Pour Yosra Fraous, présidente de l’Association des femmes démocrates venue exprimer sa solidarité avec les journalistes de la TAP, le geste de Mechichi s’inscrit dans une tentative de restauration, qui l’unit au mouvement islamiste, à l’origine de la nomination de Mohamed Ghariani, ancien SG du RCD au Parlement en tant que conseiller de Ghannouchi.
« Placer à la tête de la TAP un homme connu pour sa proximité avec l’ancien régime et réputé pour sa verve de propagandiste n’est pas innocent. Grave : nous passons avec les derniers évènements vécus ici par les journalistes la vitesse supérieure.

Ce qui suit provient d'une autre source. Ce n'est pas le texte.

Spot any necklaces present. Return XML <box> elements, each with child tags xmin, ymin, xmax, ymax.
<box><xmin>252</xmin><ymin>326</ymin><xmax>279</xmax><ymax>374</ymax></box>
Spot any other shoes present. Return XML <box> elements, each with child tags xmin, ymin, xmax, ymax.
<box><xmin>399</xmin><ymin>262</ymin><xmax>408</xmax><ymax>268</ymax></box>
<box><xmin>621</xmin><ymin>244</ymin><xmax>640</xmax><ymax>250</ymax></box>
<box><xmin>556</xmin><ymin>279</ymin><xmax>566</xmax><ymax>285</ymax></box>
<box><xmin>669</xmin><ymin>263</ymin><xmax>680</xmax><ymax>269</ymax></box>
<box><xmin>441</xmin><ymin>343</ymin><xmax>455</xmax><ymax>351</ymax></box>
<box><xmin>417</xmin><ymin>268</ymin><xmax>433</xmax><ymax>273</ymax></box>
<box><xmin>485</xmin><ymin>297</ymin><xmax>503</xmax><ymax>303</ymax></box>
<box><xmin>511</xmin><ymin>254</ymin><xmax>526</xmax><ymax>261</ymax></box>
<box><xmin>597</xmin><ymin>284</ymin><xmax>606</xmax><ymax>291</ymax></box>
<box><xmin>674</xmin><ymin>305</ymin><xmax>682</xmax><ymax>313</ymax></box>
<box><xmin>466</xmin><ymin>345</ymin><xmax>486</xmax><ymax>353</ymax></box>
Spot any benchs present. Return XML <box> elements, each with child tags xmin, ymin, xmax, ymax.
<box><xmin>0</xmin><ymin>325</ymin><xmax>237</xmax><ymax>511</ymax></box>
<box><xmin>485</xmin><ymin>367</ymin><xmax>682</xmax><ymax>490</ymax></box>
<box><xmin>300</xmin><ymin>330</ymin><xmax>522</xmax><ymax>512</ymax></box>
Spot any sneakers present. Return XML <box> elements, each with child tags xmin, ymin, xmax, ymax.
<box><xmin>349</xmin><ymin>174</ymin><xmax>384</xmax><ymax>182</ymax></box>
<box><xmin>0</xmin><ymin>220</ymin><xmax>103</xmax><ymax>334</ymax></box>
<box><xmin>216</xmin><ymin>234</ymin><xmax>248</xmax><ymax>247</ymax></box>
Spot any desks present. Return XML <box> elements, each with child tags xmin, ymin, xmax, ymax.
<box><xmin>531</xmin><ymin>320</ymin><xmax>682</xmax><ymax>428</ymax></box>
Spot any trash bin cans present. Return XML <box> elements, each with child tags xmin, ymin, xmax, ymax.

C’est par la tyrannie et l’intervention de la force et de la police que le système veut mettre à genoux les médias. Et notamment un média de service public », insiste Yosra Fraous.
En guise de riposte, depuis deux jours, les agenciers s’abstiennent de couvrir les activités du gouvernement et boycottent également celles de son allié, le mouvement Ennahdha. Nedra Boukesra, journaliste à la TAP, relève que les atteintes à l’intégrité physique des agenciers vient dans un contexte de montée des agressions à l’égard des professionnels des médias. Attaques provenant notamment de formations politiques, telles que le Parti destourien libre (PDL) et la Coalition El Karama.
Elle s’interroge : « Est-ce dans une ambiance aussi tendue qu’on veut sortir le pays de la profonde crise économique dans lequel se débat actuellement ? Le FMI a pourtant invité, dans son dernier rapport, le gouvernement tunisien à trouver les moyens d’impulser un climat de paix et de dialogue social favorables à une sortie de crise. Je me pose la question : ce gouvernement et ses alliés portent-ils réellement une vision pour ce pays ? ».
Les journalistes de la TAP ont décrété une grève générale annoncée pour la journée du 22 avril, tout en exigeant des excuses du Chef du gouvernement et du ministère de l’Intérieur.